Impact of oral fluid handling on sensitivity of real time PCR to detect PRRSV

Oral fluid is convenient sample for monitoring of PRRSV in pig herds. However, due to its nature, it is recommended to maintain cold chain during transport and storage. The aim of the study was to evaluate the impact of storage conditions of oral fluid on sensitivity of real time PCR to detect PRRSV.

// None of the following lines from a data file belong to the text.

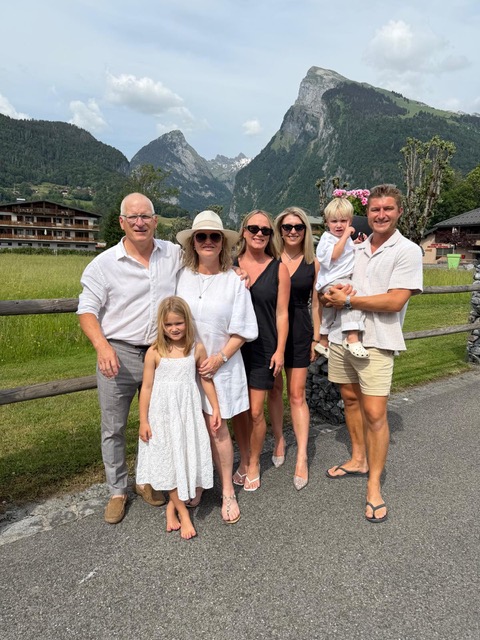 Trueman Alp Family Trueman-alp-family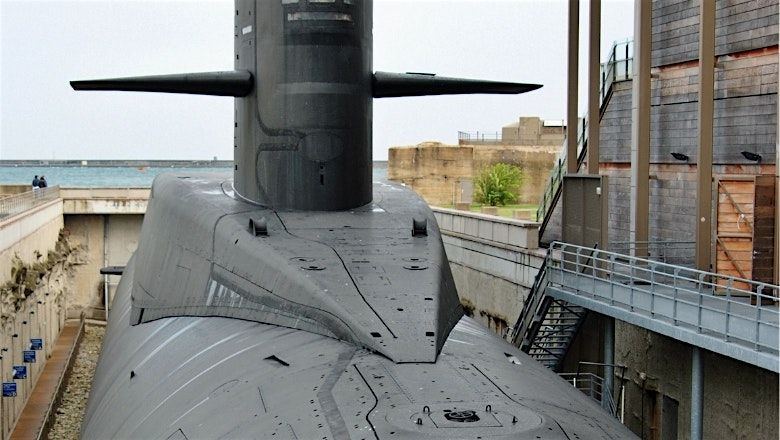 Euro-Atlantic Deterrence: Challenges, Opportunities, Prospects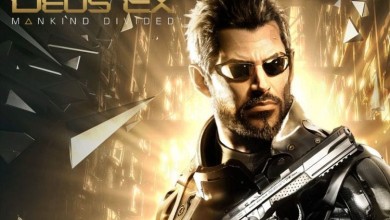 deus ex manking divided portada
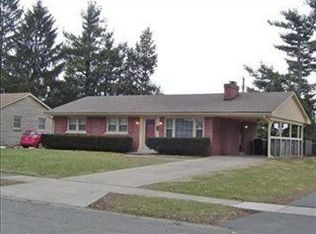 1733 Cold Harbor Dr, Lexington, KY 40504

Oral fluid was obtained from a PRRSV-positive farm, transported to the laboratory, and stored at -20°C. The sample was extracted with RNA Mini Kit (Qiagen) and tested by Real-time PCR with EZ-PRRSV MPX 4.0 reagents (Tetracore Inc.). Obtained Ct was 28.00. The sample was diluted ten-fold in PRRSV negative oral fluid, from 10^-1 to 10^-3. The undiluted sample and each dilution was stored at room temperature (20-25°C) without additives, or after adding equal volumes (1:1) of 0.1% chlorhexidine, 0.01% chlorhexidine or PBS, that served as preservatives. At days 0, 2, 4 and 6 one tube from every treatment and dilution series was placed in -20°C. Next, RNA was extracted from all samples, and Real-time PCR was performed as above. Each extracted RNA was run with PCR in five repeats.

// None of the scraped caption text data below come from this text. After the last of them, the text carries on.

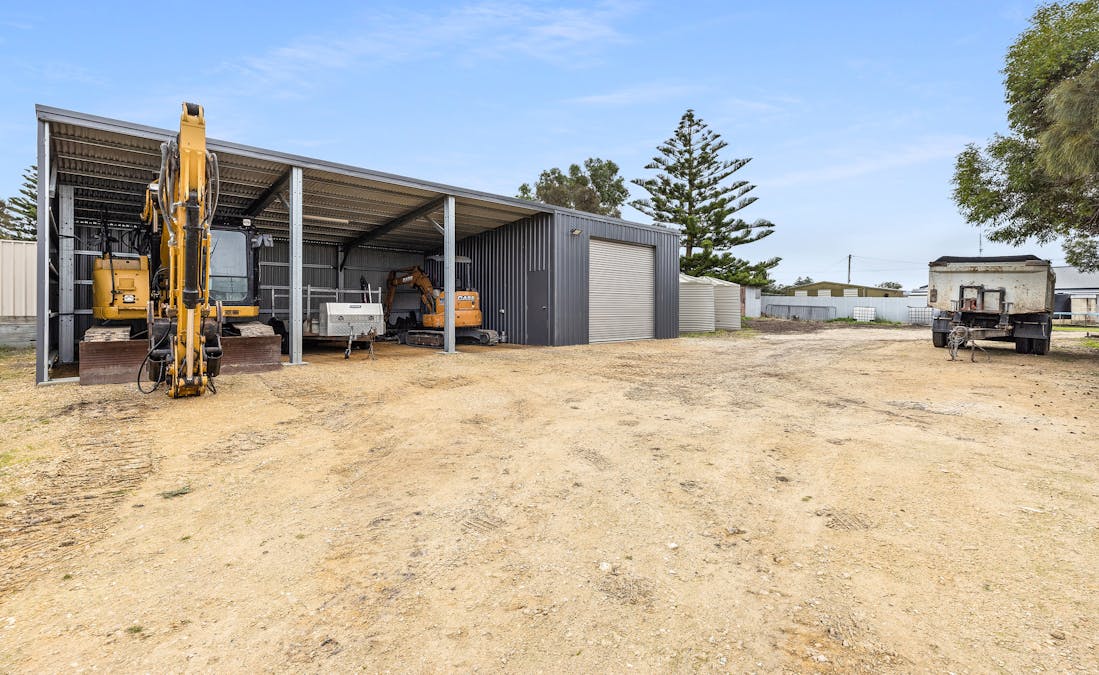 3 Coulthard Street, Kingston Se, SA, 5275 - Image 18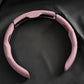 Breathable Grip Steering Cover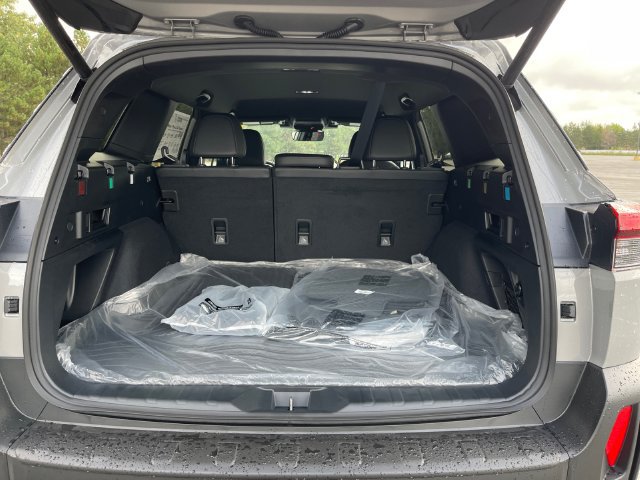 New 2026 Subaru Outback Premium AWD/4WD image 17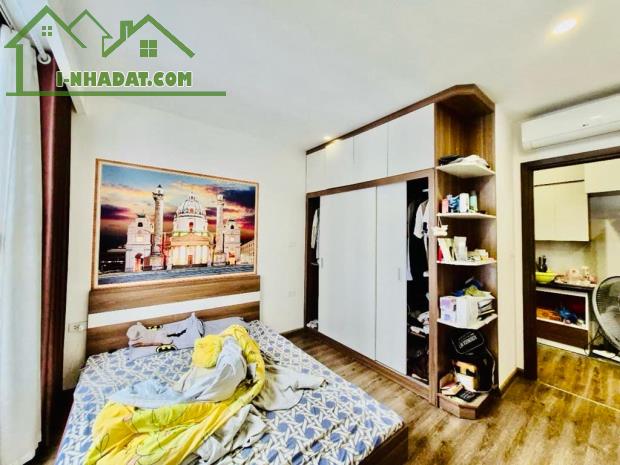 CĂN HỘ CHUNG CƯ CAO CẤP - TIỆN ÍCH NGẬP TRÀN - VIEW TRIỆU ĐÔ - FULL ĐỒ XỊN - 1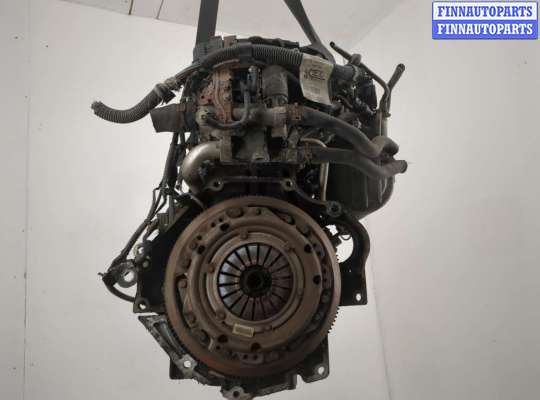 купить Двигатель (ДВС) на Opel Astra H 2004-2010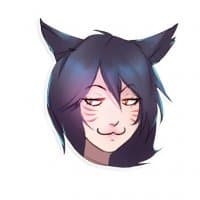 «League of Legends» sticker set
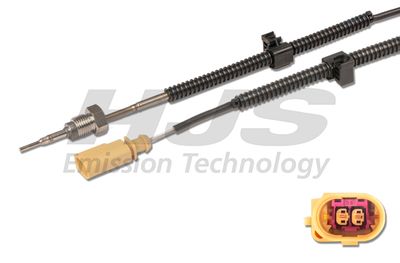 SENSOR ABGASTEMPERATUR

As expected the Real Time PCR Ct values increased from day 0 to day 6. After 6 days of undiluted oral fluid storage at room temperature the best results were obtained for samples preserved with 0.1% or 0.01% chlorhexidine. The mean Ct values were 30.25 (SD 0.73) and 30.88 (SD 0.36), respectively, compared to Ct 32.94 (SD 0.3) for samples mixed with PBS, or Ct 34.27 (SD 0.45) for untreated samples. The increase of mean Ct values between day 0 and 6 was 6.27, 0.73, 1.87 and 4,36 for native oral fluid and preserved with 0.1% chlorhexidine, 0.01% chlorhexidine and PBS, respectively. All oral fluid samples diluted 10-1 were positive at day 6 only when preserved with either chlorhexidine or PBS. PRRSV was detected in preserved oral fluid also diluted 10-2, in 3 or 2 out 5 samples, mixed with 0.1 and 0.01% chlorhexidine, respectively. The mean Ct values of positive samples at day 6 were 35.48 (SD 0.58) and 37.82 (SD 0.93).

Oral fluid may contain many factors that compromise PCR sensitivity. Also, in field conditions it can be exposed for increased temperatures that can also decrease PCR sensitivity. In the experimental set up of this study, the sensitivity of Real Time PCR performed in unpreserved oral fluid dropped more than 100 fold between day 0 and 6 (the rise of the mean Ct value by 6,27). On the other hand, preserving oral fluid samples with chlorhexidine fully protected genetic material of PRRSV and the sensitivity of PCR was not decreased even after 6 days of storage of the samples at room temperature.

Disclosure of Interest: None Declared.